Will you restate verbatim the lines running from the line with "The picture's pixel" to the end of the data, leaving out everything else?
Start Listed records
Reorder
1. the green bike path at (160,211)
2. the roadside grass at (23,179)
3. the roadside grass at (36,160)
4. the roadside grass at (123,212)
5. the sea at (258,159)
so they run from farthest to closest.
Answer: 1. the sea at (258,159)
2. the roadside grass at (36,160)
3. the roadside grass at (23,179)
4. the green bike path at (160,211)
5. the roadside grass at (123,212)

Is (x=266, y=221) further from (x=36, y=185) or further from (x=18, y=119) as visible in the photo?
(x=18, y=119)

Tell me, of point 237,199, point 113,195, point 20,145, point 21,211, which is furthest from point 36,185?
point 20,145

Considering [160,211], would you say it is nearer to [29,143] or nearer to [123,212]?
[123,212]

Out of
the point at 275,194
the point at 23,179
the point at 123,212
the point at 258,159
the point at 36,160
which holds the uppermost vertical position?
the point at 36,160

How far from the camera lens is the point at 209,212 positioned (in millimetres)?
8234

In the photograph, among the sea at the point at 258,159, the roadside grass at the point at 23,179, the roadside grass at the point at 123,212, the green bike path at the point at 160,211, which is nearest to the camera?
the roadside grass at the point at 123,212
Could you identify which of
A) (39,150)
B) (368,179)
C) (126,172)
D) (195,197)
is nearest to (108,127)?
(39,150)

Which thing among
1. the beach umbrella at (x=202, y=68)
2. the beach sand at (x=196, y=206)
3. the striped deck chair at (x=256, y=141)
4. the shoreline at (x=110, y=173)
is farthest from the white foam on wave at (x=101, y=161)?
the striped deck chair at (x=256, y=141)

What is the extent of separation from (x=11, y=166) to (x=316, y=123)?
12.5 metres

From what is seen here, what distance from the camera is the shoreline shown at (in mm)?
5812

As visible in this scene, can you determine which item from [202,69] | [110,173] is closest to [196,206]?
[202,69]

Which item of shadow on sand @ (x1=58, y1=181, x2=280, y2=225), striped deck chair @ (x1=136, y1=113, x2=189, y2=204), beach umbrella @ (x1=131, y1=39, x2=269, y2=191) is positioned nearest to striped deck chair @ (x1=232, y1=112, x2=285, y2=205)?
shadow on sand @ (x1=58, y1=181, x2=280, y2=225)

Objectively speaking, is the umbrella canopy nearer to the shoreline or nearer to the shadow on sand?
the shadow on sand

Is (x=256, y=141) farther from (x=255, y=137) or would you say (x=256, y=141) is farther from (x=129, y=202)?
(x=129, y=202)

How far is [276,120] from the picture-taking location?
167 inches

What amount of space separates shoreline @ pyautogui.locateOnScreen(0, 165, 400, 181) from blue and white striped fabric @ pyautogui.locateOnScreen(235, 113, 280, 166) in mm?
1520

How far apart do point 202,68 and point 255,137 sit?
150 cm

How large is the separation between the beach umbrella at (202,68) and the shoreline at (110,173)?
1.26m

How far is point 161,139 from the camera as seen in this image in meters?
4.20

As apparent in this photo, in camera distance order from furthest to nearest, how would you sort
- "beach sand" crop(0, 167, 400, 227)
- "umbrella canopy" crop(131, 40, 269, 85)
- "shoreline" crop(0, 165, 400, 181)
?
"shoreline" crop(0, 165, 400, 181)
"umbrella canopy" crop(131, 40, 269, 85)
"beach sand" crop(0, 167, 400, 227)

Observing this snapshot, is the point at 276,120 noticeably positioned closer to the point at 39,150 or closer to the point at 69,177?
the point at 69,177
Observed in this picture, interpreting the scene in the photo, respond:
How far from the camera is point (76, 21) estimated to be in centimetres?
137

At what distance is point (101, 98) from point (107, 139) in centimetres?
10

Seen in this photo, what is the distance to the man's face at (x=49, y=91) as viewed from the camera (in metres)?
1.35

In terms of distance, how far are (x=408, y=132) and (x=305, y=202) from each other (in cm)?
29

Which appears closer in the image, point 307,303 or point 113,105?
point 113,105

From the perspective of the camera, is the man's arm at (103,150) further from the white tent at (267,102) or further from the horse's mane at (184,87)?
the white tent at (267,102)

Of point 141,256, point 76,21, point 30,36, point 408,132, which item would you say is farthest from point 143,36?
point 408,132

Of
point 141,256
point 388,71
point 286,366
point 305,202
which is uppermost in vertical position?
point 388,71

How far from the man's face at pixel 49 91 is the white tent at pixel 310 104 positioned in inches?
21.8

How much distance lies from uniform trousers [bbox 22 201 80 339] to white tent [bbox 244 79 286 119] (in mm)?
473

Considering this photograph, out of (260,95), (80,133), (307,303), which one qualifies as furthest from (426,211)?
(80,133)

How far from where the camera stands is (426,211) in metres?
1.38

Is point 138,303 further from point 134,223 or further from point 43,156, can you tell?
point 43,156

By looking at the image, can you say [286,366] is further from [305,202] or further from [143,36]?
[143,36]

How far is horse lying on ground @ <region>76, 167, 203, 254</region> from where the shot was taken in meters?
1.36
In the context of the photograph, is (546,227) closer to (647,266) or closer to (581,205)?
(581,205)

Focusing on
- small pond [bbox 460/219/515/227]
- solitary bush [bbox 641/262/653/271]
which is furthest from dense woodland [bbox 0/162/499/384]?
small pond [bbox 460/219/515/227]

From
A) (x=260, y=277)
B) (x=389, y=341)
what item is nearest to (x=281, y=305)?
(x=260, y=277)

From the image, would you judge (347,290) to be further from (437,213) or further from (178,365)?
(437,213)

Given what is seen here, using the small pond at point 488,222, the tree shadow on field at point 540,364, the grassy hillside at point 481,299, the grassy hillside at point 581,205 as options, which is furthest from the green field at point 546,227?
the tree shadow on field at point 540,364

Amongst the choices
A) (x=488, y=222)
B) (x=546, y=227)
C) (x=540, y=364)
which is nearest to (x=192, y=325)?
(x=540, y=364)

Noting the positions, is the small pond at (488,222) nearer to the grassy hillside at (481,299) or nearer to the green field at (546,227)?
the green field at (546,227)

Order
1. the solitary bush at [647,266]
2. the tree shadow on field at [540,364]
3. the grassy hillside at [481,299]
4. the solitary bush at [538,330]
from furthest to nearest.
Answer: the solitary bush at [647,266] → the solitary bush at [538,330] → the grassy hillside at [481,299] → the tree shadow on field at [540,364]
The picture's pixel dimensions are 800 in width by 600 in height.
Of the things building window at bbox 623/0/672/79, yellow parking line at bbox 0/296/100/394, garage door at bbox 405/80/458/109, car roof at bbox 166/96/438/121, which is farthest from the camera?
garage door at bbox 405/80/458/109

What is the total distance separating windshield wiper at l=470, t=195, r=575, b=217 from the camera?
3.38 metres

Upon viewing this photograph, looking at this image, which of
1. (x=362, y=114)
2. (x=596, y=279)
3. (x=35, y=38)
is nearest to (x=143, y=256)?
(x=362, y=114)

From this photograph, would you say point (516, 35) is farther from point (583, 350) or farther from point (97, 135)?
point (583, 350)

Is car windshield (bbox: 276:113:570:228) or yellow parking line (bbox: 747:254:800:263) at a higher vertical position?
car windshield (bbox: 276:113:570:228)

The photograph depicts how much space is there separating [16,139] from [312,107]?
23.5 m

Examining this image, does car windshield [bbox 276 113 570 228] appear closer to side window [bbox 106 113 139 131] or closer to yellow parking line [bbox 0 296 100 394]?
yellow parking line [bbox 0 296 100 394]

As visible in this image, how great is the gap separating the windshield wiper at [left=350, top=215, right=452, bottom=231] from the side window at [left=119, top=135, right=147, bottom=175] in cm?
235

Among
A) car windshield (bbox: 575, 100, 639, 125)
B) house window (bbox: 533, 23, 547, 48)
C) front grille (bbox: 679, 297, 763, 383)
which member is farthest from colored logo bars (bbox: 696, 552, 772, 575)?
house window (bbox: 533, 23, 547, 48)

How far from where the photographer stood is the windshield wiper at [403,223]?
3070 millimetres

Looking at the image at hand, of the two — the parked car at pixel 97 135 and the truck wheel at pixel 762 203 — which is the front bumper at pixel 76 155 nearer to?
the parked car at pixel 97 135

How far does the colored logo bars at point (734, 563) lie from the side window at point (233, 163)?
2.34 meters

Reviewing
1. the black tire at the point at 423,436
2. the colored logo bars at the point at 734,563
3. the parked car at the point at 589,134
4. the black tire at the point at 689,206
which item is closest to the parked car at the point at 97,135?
End Listed records
Response »
The picture's pixel dimensions are 800 in width by 600 in height.
Of the things building window at bbox 623/0/672/79, yellow parking line at bbox 0/296/100/394, garage door at bbox 405/80/458/109, car roof at bbox 166/96/438/121, which is farthest from the camera?
garage door at bbox 405/80/458/109

What is the total distance separating windshield wiper at l=470, t=195, r=575, b=217 from the camera?
3.38 metres

Upon viewing this photograph, looking at this image, which of
1. (x=362, y=114)
2. (x=596, y=279)
3. (x=35, y=38)
is nearest to (x=143, y=256)?
(x=362, y=114)

From this photograph, would you say point (516, 35) is farther from point (583, 350) or farther from point (97, 135)?
point (583, 350)

Is car windshield (bbox: 276:113:570:228) or yellow parking line (bbox: 747:254:800:263) at a higher vertical position?
car windshield (bbox: 276:113:570:228)

The photograph depicts how much space is there separating [16,139] from [312,107]?
23.5 m

Examining this image, does car windshield [bbox 276 113 570 228] appear closer to side window [bbox 106 113 139 131] or closer to yellow parking line [bbox 0 296 100 394]?
yellow parking line [bbox 0 296 100 394]

As visible in this image, how great is the gap separating the windshield wiper at [left=350, top=215, right=452, bottom=231] from the side window at [left=119, top=135, right=147, bottom=175] in cm?
235

Among
A) car windshield (bbox: 575, 100, 639, 125)
B) house window (bbox: 533, 23, 547, 48)
C) front grille (bbox: 679, 297, 763, 383)
which member is farthest from colored logo bars (bbox: 696, 552, 772, 575)?
house window (bbox: 533, 23, 547, 48)

How far from where the photographer stood is the windshield wiper at [403,223]?
3070 millimetres

Looking at the image at hand, of the two — the parked car at pixel 97 135 and the truck wheel at pixel 762 203 — which is the front bumper at pixel 76 155 nearer to?
the parked car at pixel 97 135

How far does the colored logo bars at point (734, 563) lie from the side window at point (233, 163)?
2.34 meters

Reviewing
1. the black tire at the point at 423,436
2. the colored logo bars at the point at 734,563
3. the parked car at the point at 589,134
4. the black tire at the point at 689,206
which item is closest to the parked car at the point at 97,135?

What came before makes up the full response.